Barring appeal, many local water rights holders may soon receive a refund on three years' worth of fees paid to the State Water Resources Control Board (SWRCB). In a Jan. 17 ruling, a Sacramento appeals court found the agency's funding scheme unconstitutional and ordered the refund of up to $20 million in collected fees to the petitioners.
Currently, officials with the agency are considering whether to appeal the ruling to the California Supreme Court, but couldn't comment on the active litigation.
"It's a 55-page decision," SWRCB spokesperson Liz Kanter said. "We're mulling over it and deciding what the best course of action is."
The state imposed the annual fee of three cents per-acre-foot with a $100 minimum in 2004 to fund its new Water Rights Division, raised by a Senate bill the year before.
However, the California Farm Bureau and several smaller property rights lobbies vocally objected to the SWRCB's blanket funding method, which taxed all permitted water rights holders whether they used the resource or not. Further outcry came from the $100 base fee that applies to even small seasonal ponds.
Paso cattleman Hy Blythe owns many such ponds and said that he filed several requests with the SWRCB to reassess the bills he began receiving three years ago. The rancher explained that most of his ponds are so small that they serve no other use than providing seasonal drinking water for his herd. He further asserted that the pools actually serve an environmental purpose by effectively blocking silt from reaching the Salinas River basin and providing an alternative to drilling wells on his property.
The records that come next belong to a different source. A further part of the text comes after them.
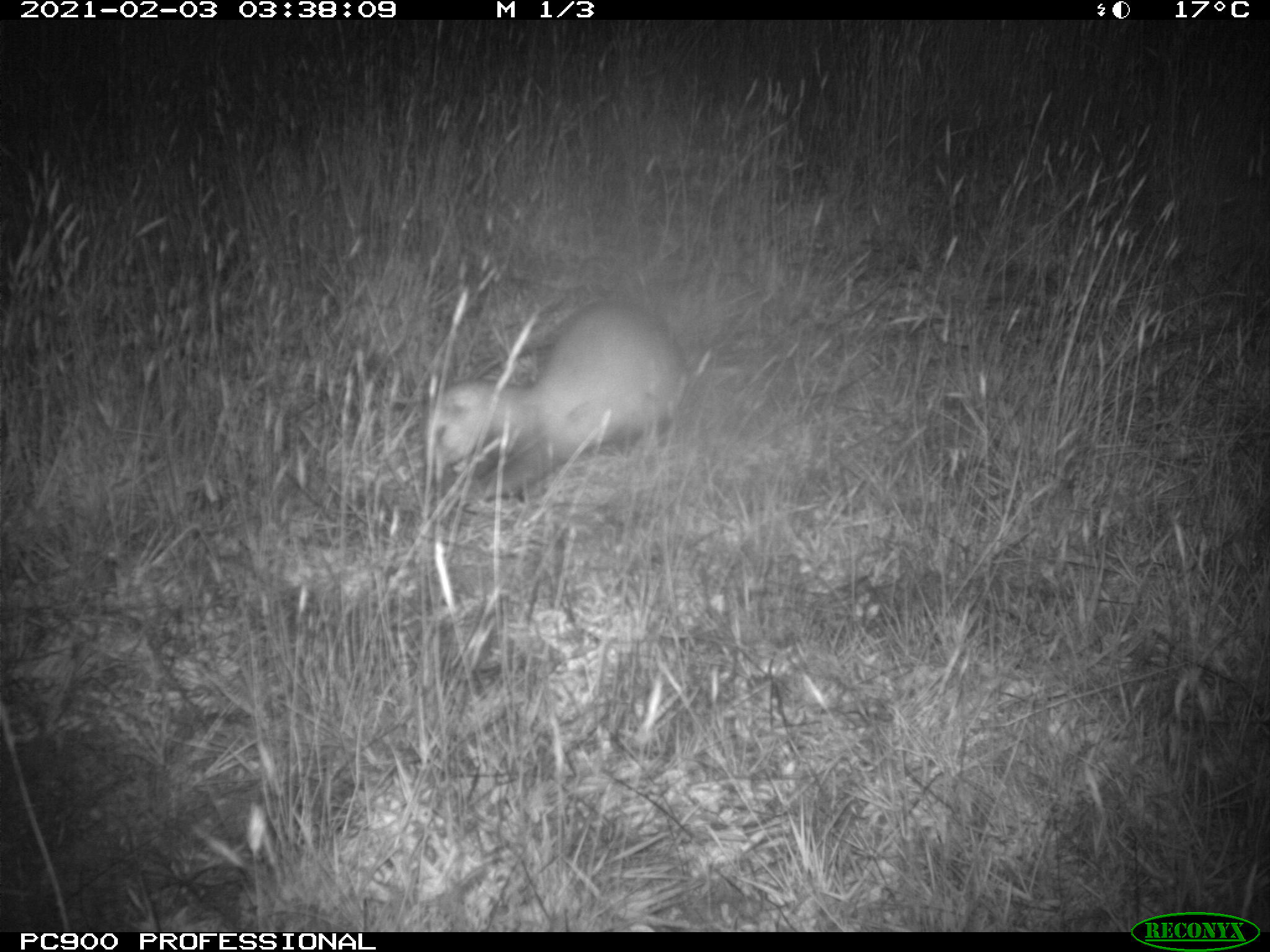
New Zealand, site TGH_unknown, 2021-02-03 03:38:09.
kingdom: Animalia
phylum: Chordata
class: Mammalia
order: Carnivora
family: Mustelidae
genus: Mustela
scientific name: Mustela furo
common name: ferret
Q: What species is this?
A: Ferret (Mustela furo).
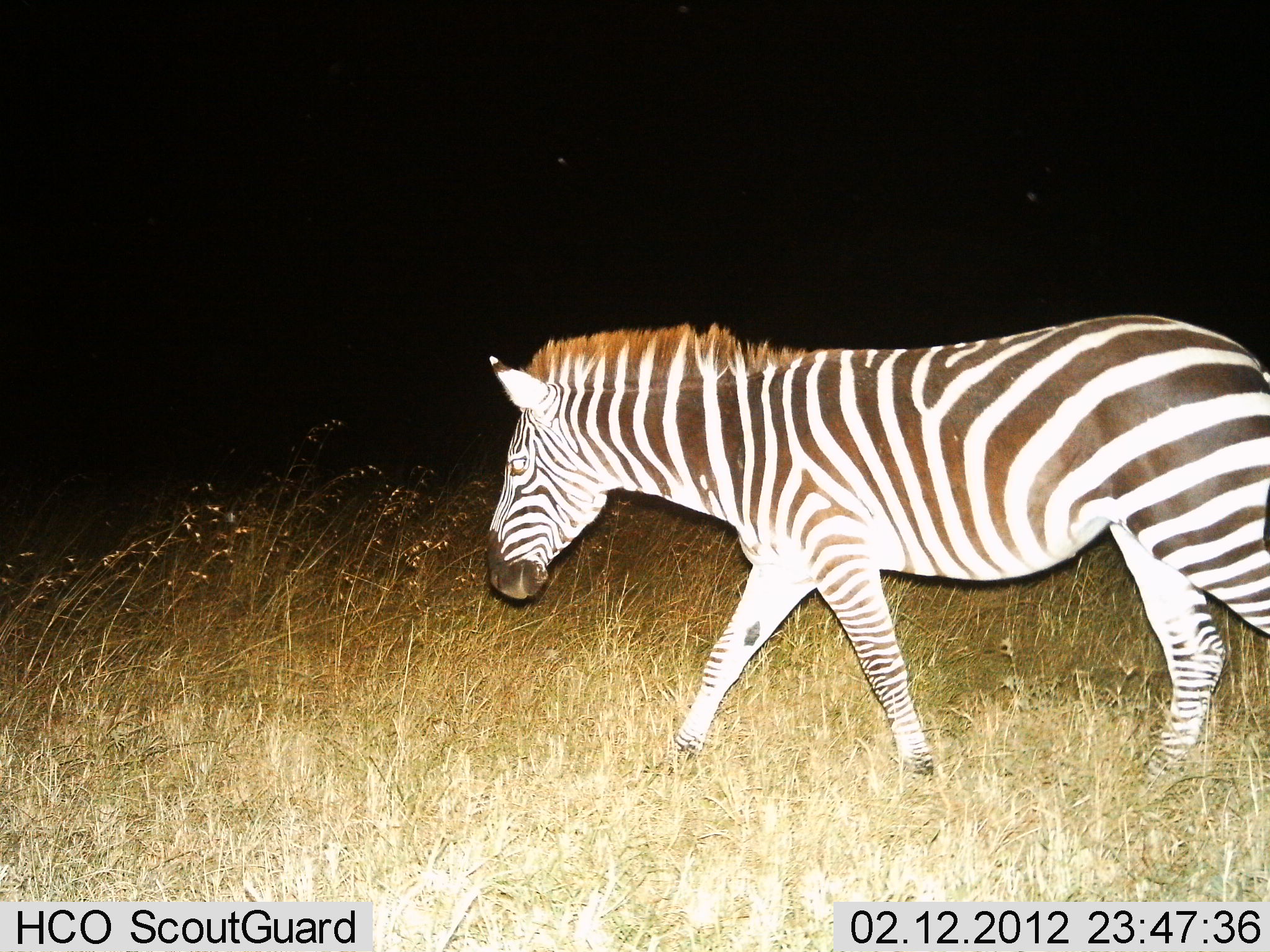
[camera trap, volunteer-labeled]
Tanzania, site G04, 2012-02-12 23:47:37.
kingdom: Animalia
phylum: Chordata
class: Mammalia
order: Perissodactyla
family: Equidae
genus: Equus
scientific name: Equus quagga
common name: plains zebra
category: zebra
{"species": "zebra (plains zebra) (Equus quagga)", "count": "1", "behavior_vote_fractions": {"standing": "11%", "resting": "0%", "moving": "93%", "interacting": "0%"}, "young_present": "0%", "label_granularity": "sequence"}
Blythe, whose supplemental avocado and citrus crop was significantly impacted by the recent freeze, estimated that the fees drained roughly $5,000 from his bottom line since 2004.
"Farming isn't quite the business it was 50 years ago," Blythe said. "Every little bit we gotta watch."
The formal legal challenge, filed by the Farm Bureau in 2004 and upheld by the District 3 appellate last month, contested the manner by which the state assessed the tax that is, without assessment. According to the decision, regulatory fees can only be used to recoup the cost of a provided service, and not to fund other programs or perform budgetary patchwork.
"It was not passed through the system correctly," local Farm Bureau coordinator Steven Knudsen said.